**WORK TO COMPLETE:**
Reproduce the records word for word, starting at the line containing "How great is" and continuing through the final line of the records.

[Rows of spatial question data]
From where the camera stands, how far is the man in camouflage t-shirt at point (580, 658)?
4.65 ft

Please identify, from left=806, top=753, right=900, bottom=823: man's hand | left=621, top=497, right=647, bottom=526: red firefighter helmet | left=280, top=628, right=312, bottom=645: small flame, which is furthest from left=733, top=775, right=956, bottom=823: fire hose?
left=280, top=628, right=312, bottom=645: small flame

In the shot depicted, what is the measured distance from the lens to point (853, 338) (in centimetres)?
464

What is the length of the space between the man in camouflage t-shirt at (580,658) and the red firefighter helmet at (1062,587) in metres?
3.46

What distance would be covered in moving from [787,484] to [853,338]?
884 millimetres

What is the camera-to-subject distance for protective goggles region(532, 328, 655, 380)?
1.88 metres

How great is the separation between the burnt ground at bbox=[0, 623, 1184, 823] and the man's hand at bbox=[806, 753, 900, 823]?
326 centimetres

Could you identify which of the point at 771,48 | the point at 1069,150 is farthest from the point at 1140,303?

**CORRECT RESULT:**
How great is the separation between the burnt ground at bbox=[0, 623, 1184, 823] and the man's hand at bbox=[806, 753, 900, 823]?
326 centimetres

Could you identify which of the point at 771,48 | the point at 1069,150 is farthest from the point at 1140,303?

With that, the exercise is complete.